To create a storage account, run the below command;

export storage="favourdemostore"

echo "Creating $storage"
az storage account create --name $storage --resource-group $resourceGroup --location "$location" --sku Standard_LRS

--sku Standard_LRS is a parameter used in the Azure CLI command to set the pricing tier and replication scheme of the Azure Storage account being created. In this case, Standard_LRS represents the Standard pricing tier and the Locally Redundant Storage (LRS) replication scheme.

NB: The storage account name must be between 3 and 24 characters in length and use numbers and lower-case letters only.

Retrieve the storage account connection string

The connection string here is a string that contains all the necessary information to connect to a storage account. This includes details like the storage account name, access key, and endpoint. The connection string allows you to access and manage the data stored in the storage account.

To connect an app service app to a storage account in Azure, we need to obtain the storage account connection string. This connection string is crucial because it enables the app to access and manipulate the data stored in the storage account, such as uploading and downloading files, accessing and modifying blobs, and more.
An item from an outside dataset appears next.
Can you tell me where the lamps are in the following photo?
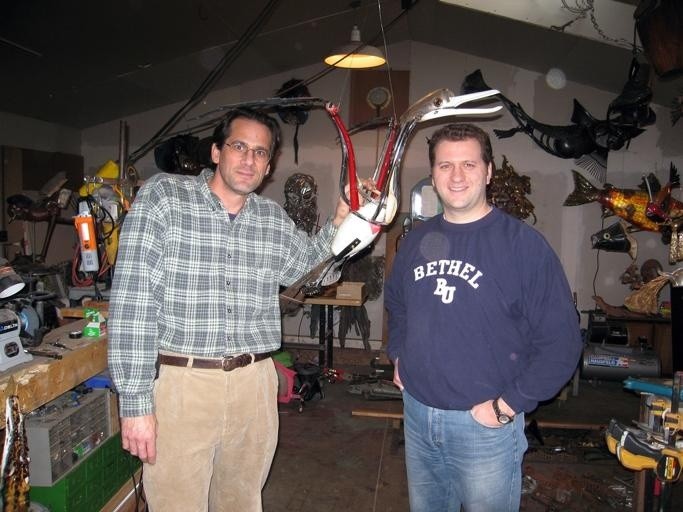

Without the connection string, the app will not be able to communicate with the storage account and perform these actions.

To retrieve the connection string, run the below command:

connstr=$(az storage account show-connection-string --name $storage --resource-group $resourceGroup --query connectionString --output tsv)

Assign the connection string to an App setting in the Web app

Now, we will set the connection string as a value for an App Setting in the configuration of a Web app deployed on Azure. This allows the Web app to access the storage account, as it can now retrieve the connection string from its configuration settings.

Assigning the connection string to an App Setting ensures that the connection string is securely stored, and not exposed in the application code. It also provides an easy way to update the connection string if needed, as it can be modified in the Web app configuration without having to redeploy the application code.

To do this, run the below command:

az webapp config appsettings set --name $webapp --resource-group $resourceGroup --settings "STORAGE_CONNSTR=$connstr"

After carrying out the above processes, check the configuration settings under the Web App in App Services, you should see the applications settings (connection strings) we have configured.

And that is how you connect an App Service to an Azure SQL Database and a Storage Account.

Resource Clean up

It is important to clean up resources that were created to avoid unnecessary charges after tests. Fortunately, all resources created during this process are tied to the same Resource Group, so they can be terminated with a single command. This makes cleanup quick and easy.

To perform the clean up, run the below command:

az group delete --name $resourceGroup

Conclusion

This article provided a comprehensive guide on how to connect an App Service app to both an SQL Database and a Storage Account. SQL Databases are essential for storing structured data such as user information, while Storage Accounts are used for storing unstructured data like media files or logs.

By following the steps outlined in this article, you can easily establish a connection between your App Service app and these services, allowing your app to access and manipulate data in a secure and efficient manner.